The lawyers acknowledged that Mr. Padilla would prefer to be in
civilian custody eventually. But they said it appeared that the only
reason for the government's rush to move him was to bolster the
administration's efforts to discourage the Supreme Court from
reviewing the crucial underlying issue of whether President Bush had
the authority to detain Mr. Padilla, an American citizen, as an
enemy combatant for more than three years.
"The government had the power to transfer Padilla from physical
military custody for more than three years, yet only now does it
deem swift transfer imperative," Mr. Padilla's lawyers argued in
their brief filed Friday.
They noted that the justices are scheduled to consider whether to
review Mr. Padilla's case at their private conference on Jan. 13.

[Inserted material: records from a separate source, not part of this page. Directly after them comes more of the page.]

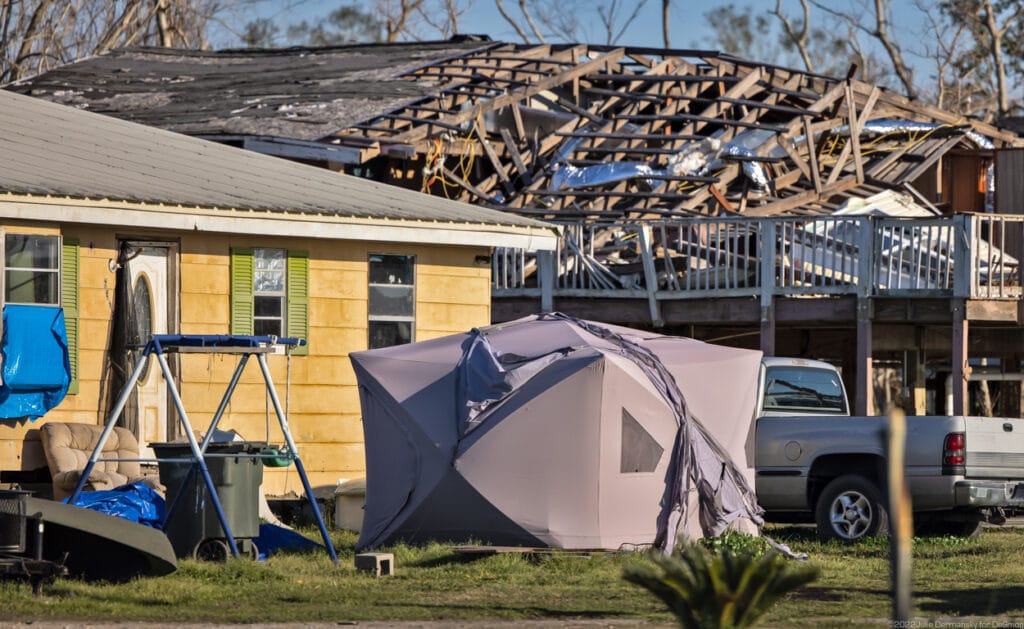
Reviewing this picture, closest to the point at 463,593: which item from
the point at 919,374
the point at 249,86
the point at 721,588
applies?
the point at 721,588

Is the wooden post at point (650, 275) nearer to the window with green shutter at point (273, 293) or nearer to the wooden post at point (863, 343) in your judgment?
the wooden post at point (863, 343)

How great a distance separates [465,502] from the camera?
1291 cm

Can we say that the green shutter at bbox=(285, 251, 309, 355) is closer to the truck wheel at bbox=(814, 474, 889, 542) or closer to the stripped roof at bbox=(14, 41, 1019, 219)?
the truck wheel at bbox=(814, 474, 889, 542)

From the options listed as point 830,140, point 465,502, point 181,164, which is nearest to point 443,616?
point 465,502

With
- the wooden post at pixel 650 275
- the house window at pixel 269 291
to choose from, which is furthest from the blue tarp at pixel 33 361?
the wooden post at pixel 650 275

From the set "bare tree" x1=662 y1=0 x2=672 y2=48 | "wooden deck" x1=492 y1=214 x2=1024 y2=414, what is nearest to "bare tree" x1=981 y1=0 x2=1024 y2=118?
"bare tree" x1=662 y1=0 x2=672 y2=48

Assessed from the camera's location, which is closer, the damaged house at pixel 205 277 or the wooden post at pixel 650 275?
the damaged house at pixel 205 277

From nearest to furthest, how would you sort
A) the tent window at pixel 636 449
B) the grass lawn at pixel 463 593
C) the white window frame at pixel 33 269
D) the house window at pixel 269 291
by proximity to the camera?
Result: the grass lawn at pixel 463 593, the tent window at pixel 636 449, the white window frame at pixel 33 269, the house window at pixel 269 291

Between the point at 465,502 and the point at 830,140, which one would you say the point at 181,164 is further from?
the point at 830,140

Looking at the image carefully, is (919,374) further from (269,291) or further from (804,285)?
(269,291)

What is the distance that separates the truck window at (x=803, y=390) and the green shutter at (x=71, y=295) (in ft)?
21.7

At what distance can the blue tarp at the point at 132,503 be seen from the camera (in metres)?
12.6

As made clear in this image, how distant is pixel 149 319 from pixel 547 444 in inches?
179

After that, the lawyers said, it would be acceptable to move Mr.
Padilla.
When Mr. Padilla (pronounced puh-DILL-ah) was first arrested in
Chicago at O'Hare Airport in May 2002, the authorities said he was
considering a plot to explode a radioactive "dirty bomb" in some
American city. But in the criminal indictment issued in November,
the government made no mention of the dirty bomb plot and instead
charged him with fighting against American forces alongside members
of Al Qaeda in Afghanistan.
The issue of Mr. Padilla's transfer is the latest development in
what has become a complicated and extraordinary legal battle, not
only between the government and Mr. Padilla, but also between the
Justice Department and a federal appeals court that has usually been
a reliable supporter of Mr. Bush's authority in the fight against
terrorism.
A three-judge panel of the United States Court of Appeals for the
Fourth Circuit provided Mr. Bush with a sweeping victory in
September, saying he had the power to detain Mr. Padilla, a former
Chicago gang member who allied himself with radical Islamists, as an
enemy combatant.
But the Bush administration said in November that it no longer
needed that authority because it had decided to charge Mr. Padilla
in a civilian court. In addition, the Justice Department urged the
Supreme Court to drop its review of the power of Mr. Bush to declare
a citizen an enemy combatant, saying the Padilla case was now moot.
The appeals panel refused to agree to transfer Mr. Padilla from
military custody to civilian.
Judge J. Michael Luttig wrote in the opinion declining the transfer
that the administration appeared to be trying to manipulate the case
to avoid a Supreme Court review of the September ruling. Judge
Luttig also warned that the administration's behavior in the case
could jeopardize its credibility before the courts in other
terrorism cases.
The Justice Department, in a strongly worded application to the
Supreme Court earlier this week, said the appeals court panel had
overstepped its bounds in denying Mr. Bush's request to transfer Mr.
Padilla and asked the justices to order an immediate transfer. The
department asserted that Mr. Padilla was agreeable to the transfer.
On Friday, his lawyers made it clear that they felt the government
mischaracterized their views regarding the transfer.